- Jennifer Jewell
BALANCED SYSTEMS THINKING & TEK, Lorena Gorbet, Maidu Summit Consortium
As the vernal equinox is imminent for those of us in the Northern Hemisphere, a conversation on balance and our importance as humans in the balance of natural systems.
Lorena Gorbet is a gardener, mother, grandmother, basket weaver and elder of the Mountain Maidu - a Native American people of Northern California. Lorena works with the Maidu Cultural Development Group, she is a founding member and leading voice in The Maidu Summit Consortium a collaborative endeavor in interior Northern California to return traditional lands to the care of their traditional peoples.
Cultivating Place is produced from and inspired by its physical base on ancestral and present homelands of the valley portions of the Mechoopda Maidu, and I’m so grateful to be in conversation with Lorena about land back under the care the Maidu people and their traditional ecological knowledge of this place.
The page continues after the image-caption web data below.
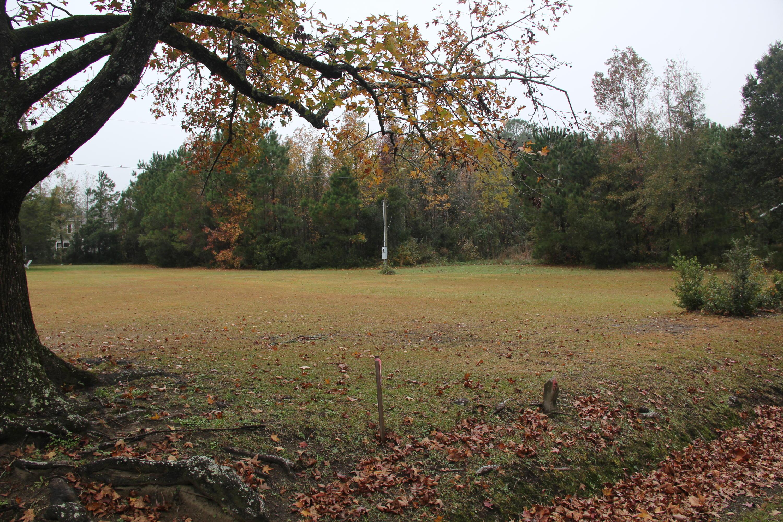 1065 Theodore Road Mount Pleasant, SC 29466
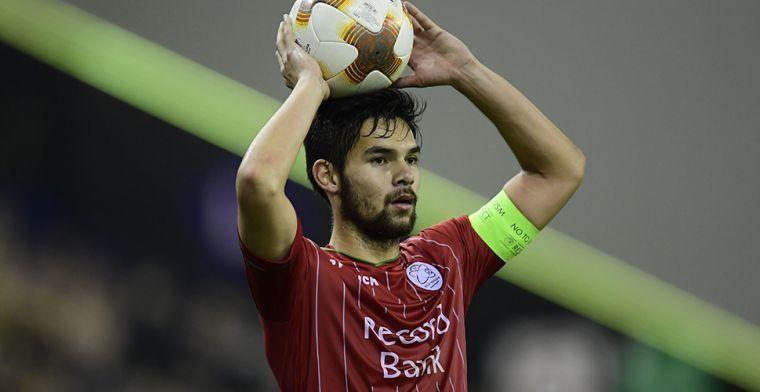 Walsh vindt onderdak bij KV Mechelen: Heb moeilijke momenten beleefd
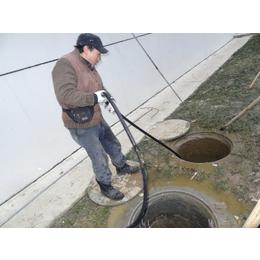 横店镇啤酒厂污水池抽水18006719688居民大楼清洗管道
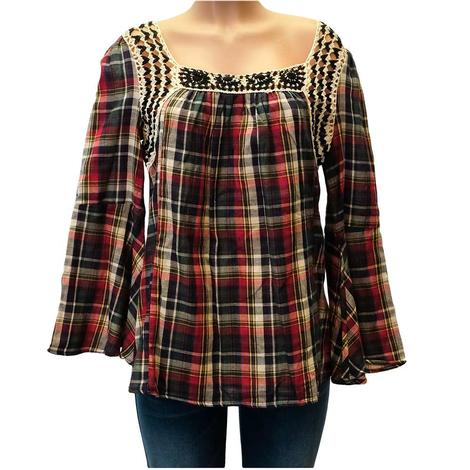 Plaid Crochet Bell Sleeve Women's Top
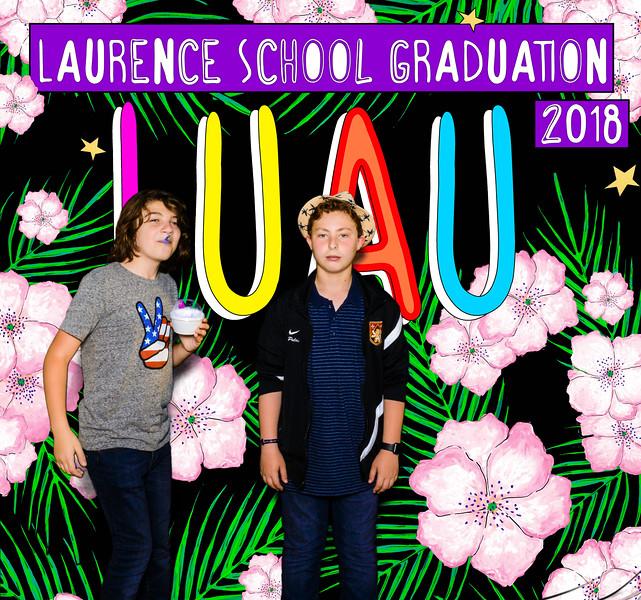 Laurence School Graduation Party-20667.jpg
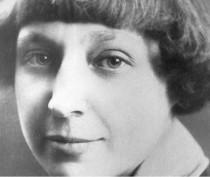 Сразу две феодосийские библиотеки представят выставки к 125-летию Марины Цветаевой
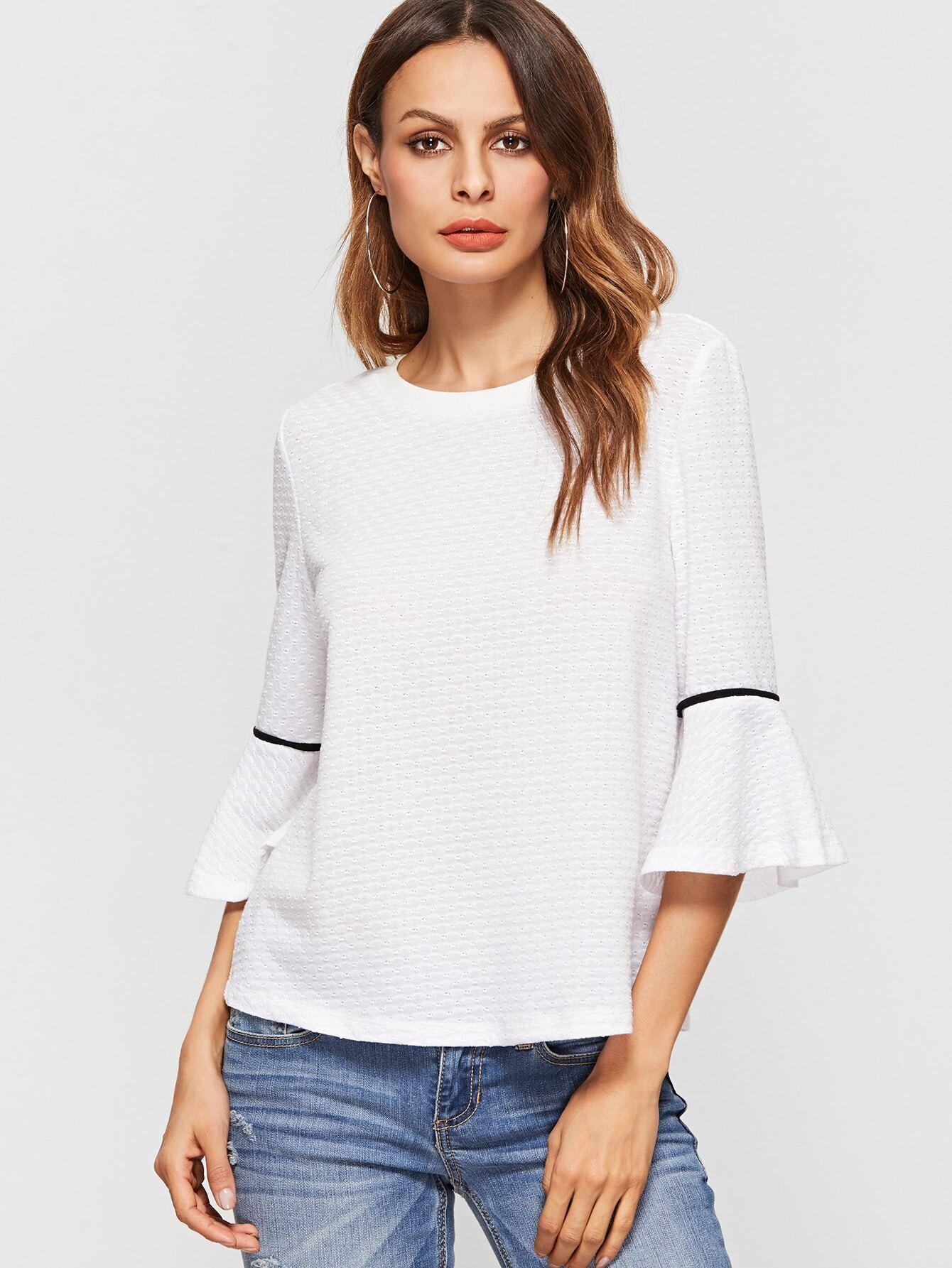 f67f1aad0a18a6 White Ruffle Cuff Elbow Sleeve Top EmmaCloth-Women Fast Fashion Online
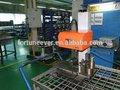 Caliente nueva condición de serie electrónico de la máquina de numeración, Numeración automática de la máquina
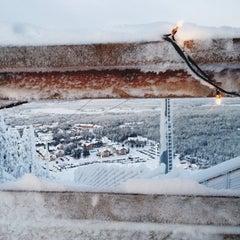 Photo taken at Levi Ski Resort by Katya K. on 12/28/2012
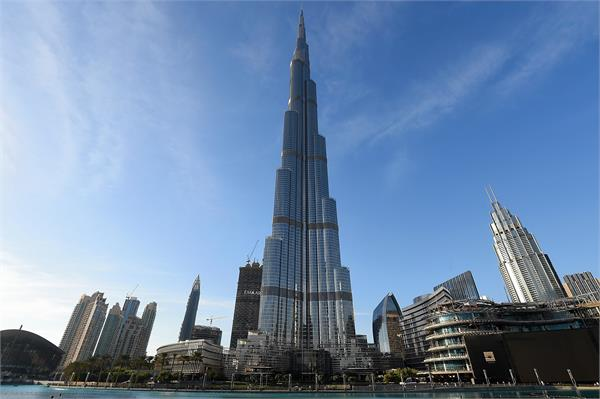 uae suspended visas to pakistan and 12 other countries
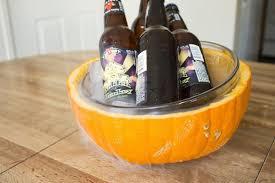 halloween food hacks how to make a bubbling brewing pumpkin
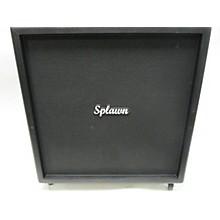 Splawn 4x12 Slant Guitar Cabinet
In our conversation, we discuss her efforts over the past 20 years to help coordinate returning land to the Maidu. In several instances, Lorena mentions the term Rancheria, which for those listening not from California or the adjacent West might be unfamiliar. The term very generally refers to state of federally recognized organized Native American groups in California. The history of California’s Rancherias movement is as fraught as any other history related to Native Americans and European colonization.
For more about specifics to do with California Rancherias:
Between 1851 and 1852, 18 treaties were negotiated between the United States Government and more than 100 California Indian Tribes and Bands. The treaties called for reservations of more than eight million acres for the tribes. However, on July 8, 1952, the U.S. Senate secretly rejected the treaties and from 1852 to 1854 Indian Tribes were forcibly removed to temporary reservations. In the early 1900s a researcher discovered the unratified treaties and reformers petitioned Congress to appropriate money to provide land for the homeless Native Americans of California. Congress appropriated the money to purchase 9,000 acres of land that became 50 separate Rancherias. Originally the small pieces of land or ranches were intended to provide housing for homeless and landless adult Indians. It was not intended to be reservations for separate tribal governments. Instead of getting their own reservations, some Indian Nations were splintered into tiny postage stamp bands that lumped together Indians from different tribes. Despite the obvious obstacles, many of the Rancherias, as they came to be known, petitioned for federal recognition. In 1953, the California Rancheria Act called for the termination of federal trusteeship for Indians in California. During this period, 38 tribes were terminated in California and tribal members were encouraged to sign away their official status in efforts to assimilate Indians into "mainstream" society. The Indian Self Determination and Education Act of 1973 allowed tribes and rancherias to regain federal recognition and today 104 tribes are recognized in California with over 50% being Rancherias.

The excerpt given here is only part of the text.